**EXERCISE REQUIREMENTS**
Could you find every line in the entries below that holds the word "marking" and copy it?

Saved entries:
╭──
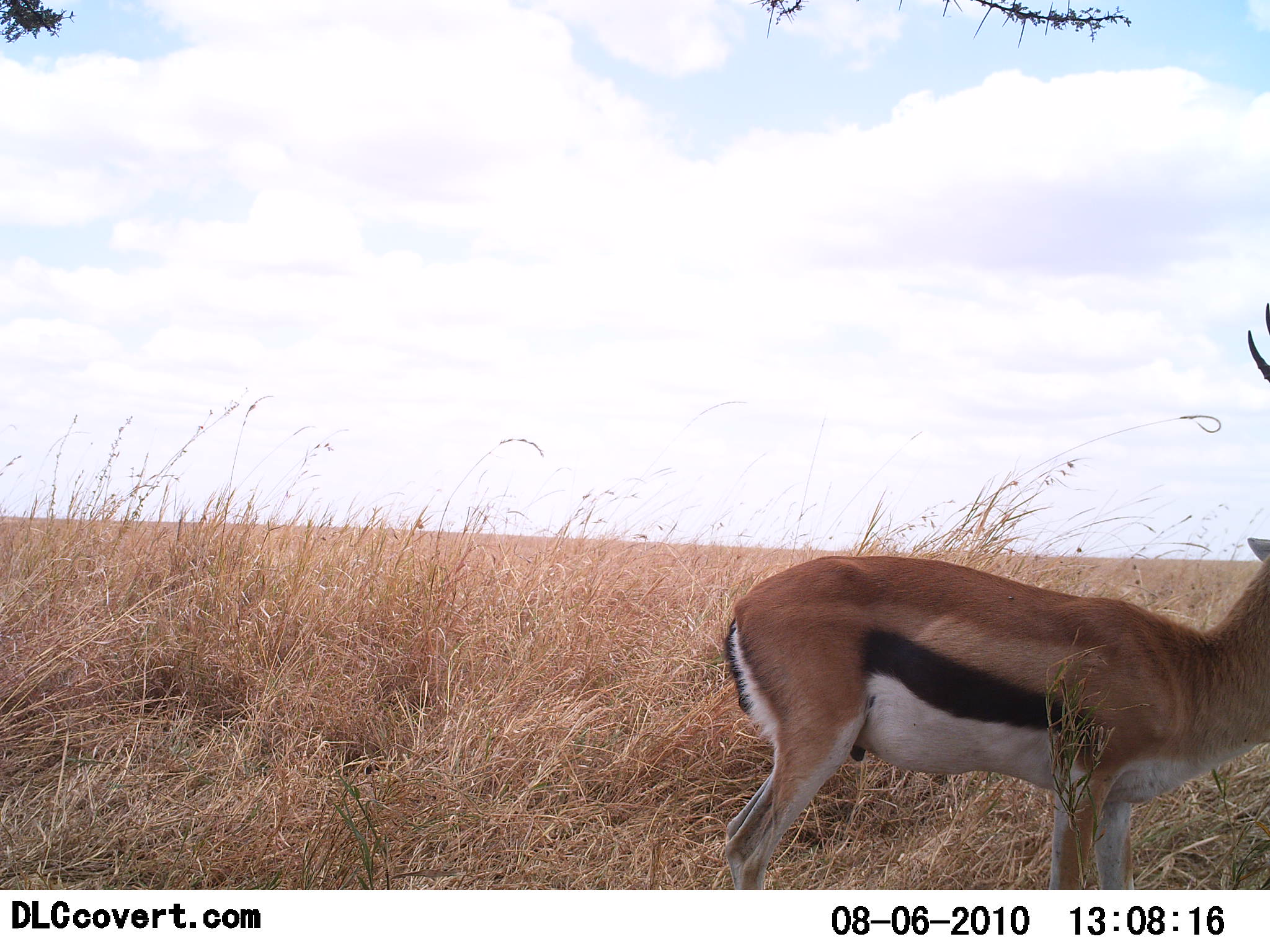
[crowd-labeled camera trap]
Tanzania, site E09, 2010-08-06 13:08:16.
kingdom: Animalia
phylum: Chordata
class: Mammalia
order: Artiodactyla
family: Bovidae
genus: Eudorcas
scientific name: Eudorcas thomsonii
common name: thomson's gazelle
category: gazellethomsons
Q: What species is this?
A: Gazellethomsons (thomson's gazelle) (Eudorcas thomsonii).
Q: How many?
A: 1.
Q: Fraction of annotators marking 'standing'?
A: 82%.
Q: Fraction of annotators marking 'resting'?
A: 0%.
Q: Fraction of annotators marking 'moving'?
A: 18%.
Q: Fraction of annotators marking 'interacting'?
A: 0%.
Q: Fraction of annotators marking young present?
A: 0%.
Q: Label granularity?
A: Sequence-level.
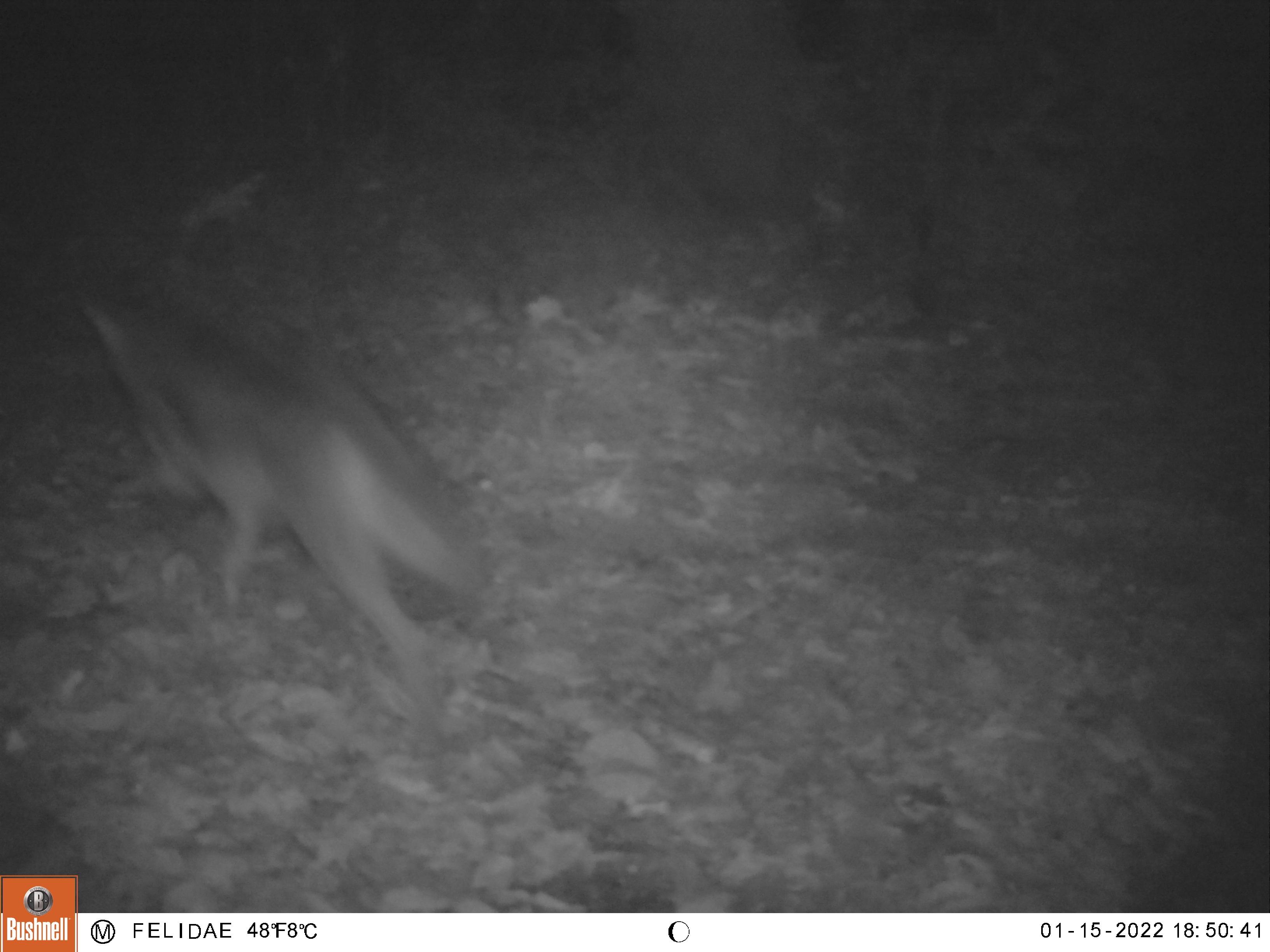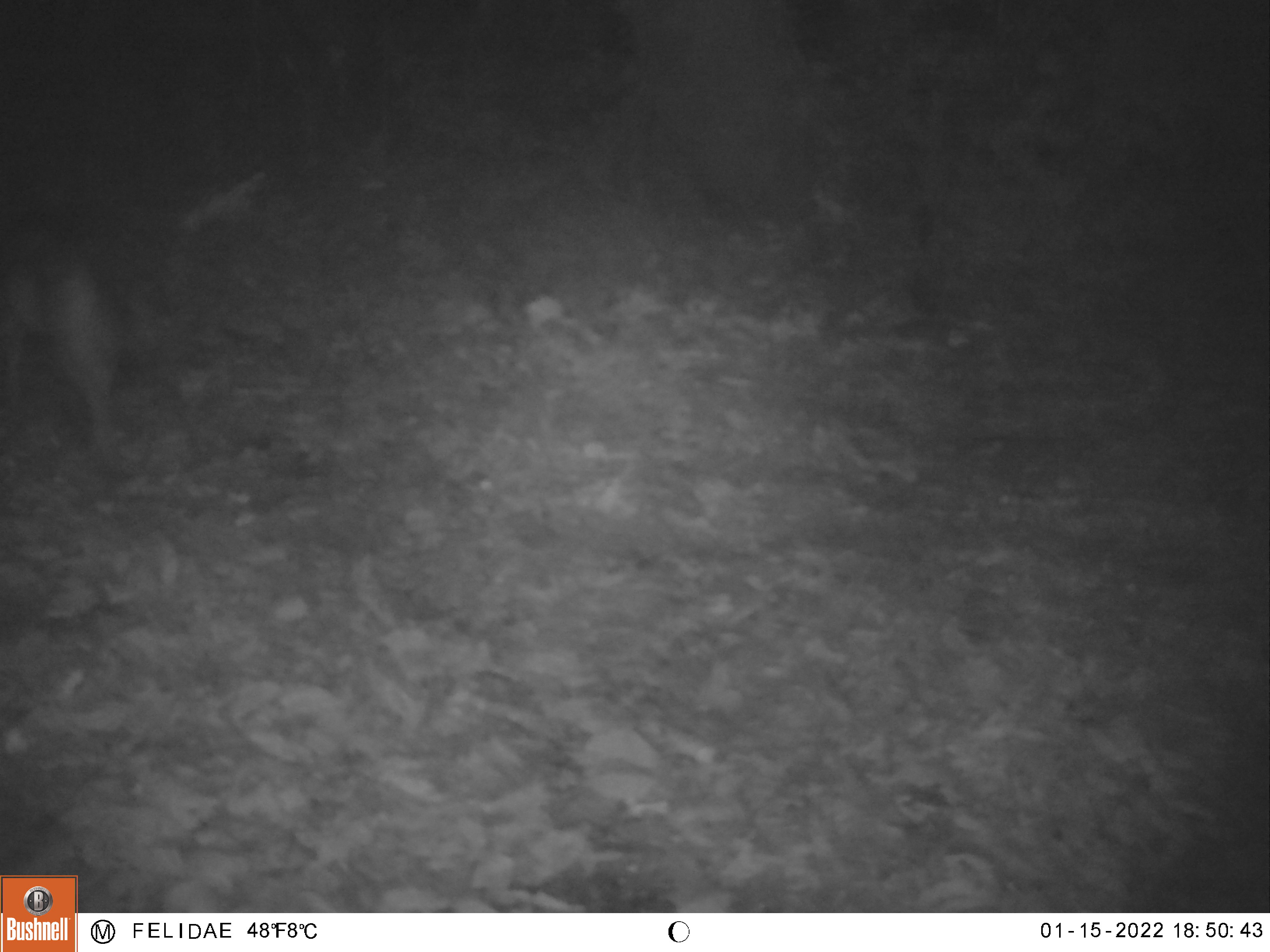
╰──
**SOLVED PROBLEM**
Q: Fraction of annotators marking 'standing'?
Q: Fraction of annotators marking 'resting'?
Q: Fraction of annotators marking 'moving'?
Q: Fraction of annotators marking 'interacting'?
Q: Fraction of annotators marking young present?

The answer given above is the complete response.